Après plusieurs refus, la pièce est finalement jouée au Second Théâtre-Français (désormais Théâtre de l'Odéon) le 12 mars 1822. Les critiques sont partagés. Certains parlent d'un manque d'élégance, d'autres reproche à Denis l'absence de châtiment pour le séducteur Florville ou un manque de fond malgré une joli écriture. Denis fait éditer le livret à Paris mais la pièce ne lui apportera pas la renommée escomptée. Il renonce alors à l'écriture et ses ambitions ne En 1824, il découvre Hyères et s'y installe.

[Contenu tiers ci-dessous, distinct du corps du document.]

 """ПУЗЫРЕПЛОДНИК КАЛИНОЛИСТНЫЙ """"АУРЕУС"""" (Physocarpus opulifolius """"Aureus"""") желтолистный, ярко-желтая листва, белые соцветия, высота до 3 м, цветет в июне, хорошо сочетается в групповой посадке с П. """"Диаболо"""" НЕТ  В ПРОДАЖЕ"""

Devenu maire de la ville en 1830, Alphonse Denis, s'attelle au développement du tourisme d’hiver de luxe à travers, notamment, la modernisation de la ville et la mise en place d’une politique culturelle ambitieuse. Alphonse Denis finance alors, en 1834, avec sa propre fortune, la construction d’un théâtre à l'italienne sur une parcelle de terrain qu'il offre à la ville. Il faut dire qu'à cette époque, Hyères manque encore d'infrastructures touristiques et il n’existe pas dans la ville de lieux de spectacles destinés aux hivernants qui résident à Hyères chaque année entre les mois d’octobre et d’avril. Le théâtre - qui prendra le nom de Denis à la mort de celui-ci - accueille alors des opérettes et des opéras comiques, en conformité avec les goûts de l'époque en matière de spectacle. L'émergence d'autres structures de loisirs (le Grand Casino), puis l'évolution des pratiques culturelles des hyérois et des touristes le condamnent un temps à l'indifférence. Réhabilité, rénové, le théâtre Denis retrouve à la fin du 20e siècle son lustre d'antan et redevient un des éléments important de la vie culturelle à Hyères. Deux siècles après sa rédaction, L'ami du mari ou La Bague n'y a jamais été jouée. Le manuscrit de la pièce est quant à lui conservé dans les Réserves de la médiathèque et peut être consulté en ligne.
L'ami du marie ou La Bague
Manuscrit d'Alphonse Denis
Reliure percaline rouge, format à l'italienne (22 x 29 cm), 21 feuillets rédigés recto-verso.